Psip1/p52 regulates posterior Hoxa genes through activation of lncRNA Hottip
Long noncoding RNAs (lncRNAs) have been implicated in various biological functions including the regulation of gene expression, however, the functionality of lncRNAs is not clearly understood and conflicting conclusions have often been reached when comparing different methods to investigate them. Moreover, little is known about the upstream regulation of lncRNAs. Here we show that the short isoform (p52) of a transcriptional co-activator-PC4 and SF2 interacting protein (Psip1), which is known to be involved in linking transcription to RNA processing, specifically regulates the expression of the lncRNA Hottip-located at the 5' end of the Hoxa locus.
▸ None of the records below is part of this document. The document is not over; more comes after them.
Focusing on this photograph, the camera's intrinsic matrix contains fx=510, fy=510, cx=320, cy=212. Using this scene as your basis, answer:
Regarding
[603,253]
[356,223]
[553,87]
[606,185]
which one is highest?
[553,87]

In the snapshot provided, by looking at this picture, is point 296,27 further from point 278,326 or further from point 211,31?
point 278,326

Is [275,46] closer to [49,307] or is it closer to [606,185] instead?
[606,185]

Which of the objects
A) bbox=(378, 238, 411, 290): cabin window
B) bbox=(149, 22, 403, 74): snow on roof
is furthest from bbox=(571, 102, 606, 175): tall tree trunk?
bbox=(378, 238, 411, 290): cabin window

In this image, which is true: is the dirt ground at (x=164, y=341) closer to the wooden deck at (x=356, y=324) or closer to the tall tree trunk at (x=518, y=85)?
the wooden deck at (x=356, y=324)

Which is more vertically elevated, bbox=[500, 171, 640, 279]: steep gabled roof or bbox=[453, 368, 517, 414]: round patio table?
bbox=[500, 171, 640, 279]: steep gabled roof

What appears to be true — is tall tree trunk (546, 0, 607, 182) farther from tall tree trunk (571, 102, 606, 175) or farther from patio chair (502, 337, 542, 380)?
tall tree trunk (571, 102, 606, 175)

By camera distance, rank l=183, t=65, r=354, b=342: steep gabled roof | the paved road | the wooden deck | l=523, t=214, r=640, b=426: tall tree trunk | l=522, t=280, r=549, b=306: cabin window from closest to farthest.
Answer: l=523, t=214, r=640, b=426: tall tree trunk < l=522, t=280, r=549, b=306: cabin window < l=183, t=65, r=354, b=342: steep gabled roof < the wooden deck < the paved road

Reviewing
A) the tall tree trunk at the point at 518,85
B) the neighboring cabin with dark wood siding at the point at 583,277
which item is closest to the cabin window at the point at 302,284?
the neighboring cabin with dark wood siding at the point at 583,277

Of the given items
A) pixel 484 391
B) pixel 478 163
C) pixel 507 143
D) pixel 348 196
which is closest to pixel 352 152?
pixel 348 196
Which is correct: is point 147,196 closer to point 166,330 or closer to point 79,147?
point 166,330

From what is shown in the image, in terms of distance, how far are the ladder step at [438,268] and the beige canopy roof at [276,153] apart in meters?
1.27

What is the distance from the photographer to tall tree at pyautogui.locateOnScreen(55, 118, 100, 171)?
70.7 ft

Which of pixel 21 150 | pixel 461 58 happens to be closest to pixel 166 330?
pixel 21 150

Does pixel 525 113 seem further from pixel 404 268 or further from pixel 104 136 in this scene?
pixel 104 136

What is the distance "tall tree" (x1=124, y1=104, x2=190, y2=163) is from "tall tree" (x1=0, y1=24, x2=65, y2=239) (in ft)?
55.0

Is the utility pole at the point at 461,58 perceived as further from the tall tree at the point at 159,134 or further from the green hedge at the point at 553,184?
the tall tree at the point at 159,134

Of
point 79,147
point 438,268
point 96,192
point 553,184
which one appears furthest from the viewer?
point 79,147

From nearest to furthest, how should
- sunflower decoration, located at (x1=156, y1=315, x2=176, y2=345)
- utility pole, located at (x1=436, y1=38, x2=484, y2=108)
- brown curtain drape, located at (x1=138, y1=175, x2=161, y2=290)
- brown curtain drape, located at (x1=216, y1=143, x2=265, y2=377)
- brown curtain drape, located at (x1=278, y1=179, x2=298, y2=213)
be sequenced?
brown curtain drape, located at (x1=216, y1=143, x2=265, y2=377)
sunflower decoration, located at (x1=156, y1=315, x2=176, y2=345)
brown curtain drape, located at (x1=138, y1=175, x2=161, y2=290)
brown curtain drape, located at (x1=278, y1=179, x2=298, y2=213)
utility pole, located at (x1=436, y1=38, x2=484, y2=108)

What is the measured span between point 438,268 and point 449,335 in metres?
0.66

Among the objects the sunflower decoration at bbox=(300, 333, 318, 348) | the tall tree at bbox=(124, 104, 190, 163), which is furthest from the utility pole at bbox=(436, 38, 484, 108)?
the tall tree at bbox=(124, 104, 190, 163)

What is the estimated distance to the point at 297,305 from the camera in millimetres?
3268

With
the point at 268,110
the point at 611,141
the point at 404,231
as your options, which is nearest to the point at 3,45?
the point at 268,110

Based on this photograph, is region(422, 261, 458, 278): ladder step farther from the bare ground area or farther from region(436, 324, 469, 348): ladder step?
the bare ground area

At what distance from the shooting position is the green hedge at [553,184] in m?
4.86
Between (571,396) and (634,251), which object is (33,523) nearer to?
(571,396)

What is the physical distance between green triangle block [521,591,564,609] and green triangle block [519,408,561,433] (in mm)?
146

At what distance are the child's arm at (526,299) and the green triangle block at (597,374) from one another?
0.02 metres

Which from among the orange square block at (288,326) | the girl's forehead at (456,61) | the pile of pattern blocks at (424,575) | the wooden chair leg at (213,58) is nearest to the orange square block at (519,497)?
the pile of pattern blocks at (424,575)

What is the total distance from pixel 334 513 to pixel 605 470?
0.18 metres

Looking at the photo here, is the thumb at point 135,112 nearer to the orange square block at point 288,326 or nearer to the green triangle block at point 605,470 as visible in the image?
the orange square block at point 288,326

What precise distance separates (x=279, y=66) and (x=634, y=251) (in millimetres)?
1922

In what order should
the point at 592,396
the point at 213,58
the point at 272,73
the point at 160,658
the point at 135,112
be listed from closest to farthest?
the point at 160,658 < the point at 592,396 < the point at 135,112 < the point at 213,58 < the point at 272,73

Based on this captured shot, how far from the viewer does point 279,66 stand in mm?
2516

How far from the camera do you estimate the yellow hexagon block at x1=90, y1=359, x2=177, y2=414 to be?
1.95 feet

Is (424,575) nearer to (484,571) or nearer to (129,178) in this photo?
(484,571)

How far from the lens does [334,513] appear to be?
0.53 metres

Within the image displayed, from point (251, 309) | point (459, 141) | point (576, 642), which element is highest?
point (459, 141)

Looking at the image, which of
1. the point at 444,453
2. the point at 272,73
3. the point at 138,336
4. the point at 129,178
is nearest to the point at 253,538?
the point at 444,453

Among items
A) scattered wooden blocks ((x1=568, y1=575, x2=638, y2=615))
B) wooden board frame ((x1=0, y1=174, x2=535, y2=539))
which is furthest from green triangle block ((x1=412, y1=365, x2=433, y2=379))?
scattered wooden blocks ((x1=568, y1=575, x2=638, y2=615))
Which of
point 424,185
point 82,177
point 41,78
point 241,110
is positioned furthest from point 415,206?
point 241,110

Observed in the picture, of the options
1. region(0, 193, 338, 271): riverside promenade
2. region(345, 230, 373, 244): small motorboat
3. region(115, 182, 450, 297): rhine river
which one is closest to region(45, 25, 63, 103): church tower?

Using both knockdown and knockout approaches we show that Hottip expression is required for activation of the 5' Hoxa genes (Hoxa13 and Hoxa10/11) and for retaining Mll1 at the 5' end of Hoxa. Moreover, we demonstrate that artificially inducing Hottip expression is sufficient to activate the 5' Hoxa genes and that Hottip RNA binds to the 5' end of Hoxa. By engineering premature transcription termination, we show that it is the Hottip lncRNA molecule itself, not just Hottip transcription that is required to maintains active expression of posterior Hox genes. Our data show a direct role for a lncRNA molecule in regulating the expression of developmentally-regulated mRNA genes in cis.